(TEXT SECTION):
——————
DeAngelo Watson | Episode 011 | Locked In

An In Good Company Feature  |  By JermConnects

DeAngelo Watson on Focus, Failure, and Finding Your Lane

DeAngelo Watson doesn't sugarcoat it. When asked how he's feeling at the start of our conversation, he doesn't offer a polished answer. He gives you two words.

"Locked in. I'm all the way locked in right now."

It's January 2026, and DeAngelo is sitting in his home office in Charlotte, running a business funding company with a team of 10 people and over $20 million deployed to small business owners across the country. But 10 years ago, he was one year into corporate America with a computer science degree from North Carolina A&T, dreaming of climbing the ladder to a Fortune 500 corner office.

That dream died. Something better took its place.

The Side Hustle That Became the Main Focus

Deangelo spent nearly a decade in corporate while building FFB Enterprises on the side. He tried everything. E-commerce. Trucking. Renting out his Audi on Turo. Each venture taught him something, but none of them stuck.
——————
(RECORDED DATA):

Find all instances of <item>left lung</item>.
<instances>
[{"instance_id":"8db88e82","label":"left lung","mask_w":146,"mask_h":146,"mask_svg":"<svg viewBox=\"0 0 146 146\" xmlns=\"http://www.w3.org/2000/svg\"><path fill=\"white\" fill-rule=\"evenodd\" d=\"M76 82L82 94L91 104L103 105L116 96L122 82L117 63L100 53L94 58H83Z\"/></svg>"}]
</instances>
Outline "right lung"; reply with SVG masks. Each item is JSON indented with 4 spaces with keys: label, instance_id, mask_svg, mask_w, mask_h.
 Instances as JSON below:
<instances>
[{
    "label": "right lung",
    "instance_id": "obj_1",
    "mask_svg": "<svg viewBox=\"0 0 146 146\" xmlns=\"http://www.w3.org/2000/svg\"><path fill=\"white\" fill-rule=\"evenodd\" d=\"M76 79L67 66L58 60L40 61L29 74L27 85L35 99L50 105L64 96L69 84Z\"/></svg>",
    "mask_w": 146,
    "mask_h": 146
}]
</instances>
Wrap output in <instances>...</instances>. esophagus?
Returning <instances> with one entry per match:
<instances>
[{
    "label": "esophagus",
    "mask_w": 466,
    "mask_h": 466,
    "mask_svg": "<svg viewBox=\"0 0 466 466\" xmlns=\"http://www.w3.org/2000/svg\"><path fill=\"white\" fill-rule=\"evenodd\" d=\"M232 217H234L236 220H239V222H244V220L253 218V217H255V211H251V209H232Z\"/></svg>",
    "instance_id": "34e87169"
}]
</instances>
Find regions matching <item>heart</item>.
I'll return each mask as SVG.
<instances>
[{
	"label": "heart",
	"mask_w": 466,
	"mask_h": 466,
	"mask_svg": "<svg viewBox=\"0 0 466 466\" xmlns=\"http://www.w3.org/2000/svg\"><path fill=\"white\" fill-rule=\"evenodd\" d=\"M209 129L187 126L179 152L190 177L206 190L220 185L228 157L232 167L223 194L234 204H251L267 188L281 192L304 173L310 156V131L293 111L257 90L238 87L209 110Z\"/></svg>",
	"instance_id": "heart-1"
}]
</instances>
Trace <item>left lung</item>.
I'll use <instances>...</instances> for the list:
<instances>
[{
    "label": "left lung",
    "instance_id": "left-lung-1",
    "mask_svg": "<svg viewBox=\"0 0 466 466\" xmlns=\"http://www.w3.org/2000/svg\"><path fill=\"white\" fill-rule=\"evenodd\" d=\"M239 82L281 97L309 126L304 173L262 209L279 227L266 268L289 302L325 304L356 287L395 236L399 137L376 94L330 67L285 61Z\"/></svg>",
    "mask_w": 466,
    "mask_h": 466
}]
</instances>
——————
(EXERCISE INSTRUCTIONS): From the DeAngelo Watson profile, write out the passage from "DeAngelo Watson doesn't" up to and including "took its place.", word for word.

(RESPONSE BELOW):
DeAngelo Watson doesn't sugarcoat it. When asked how he's feeling at the start of our conversation, he doesn't offer a polished answer. He gives you two words.

"Locked in. I'm all the way locked in right now."

It's January 2026, and DeAngelo is sitting in his home office in Charlotte, running a business funding company with a team of 10 people and over $20 million deployed to small business owners across the country. But 10 years ago, he was one year into corporate America with a computer science degree from North Carolina A&T, dreaming of climbing the ladder to a Fortune 500 corner office.

That dream died. Something better took its place.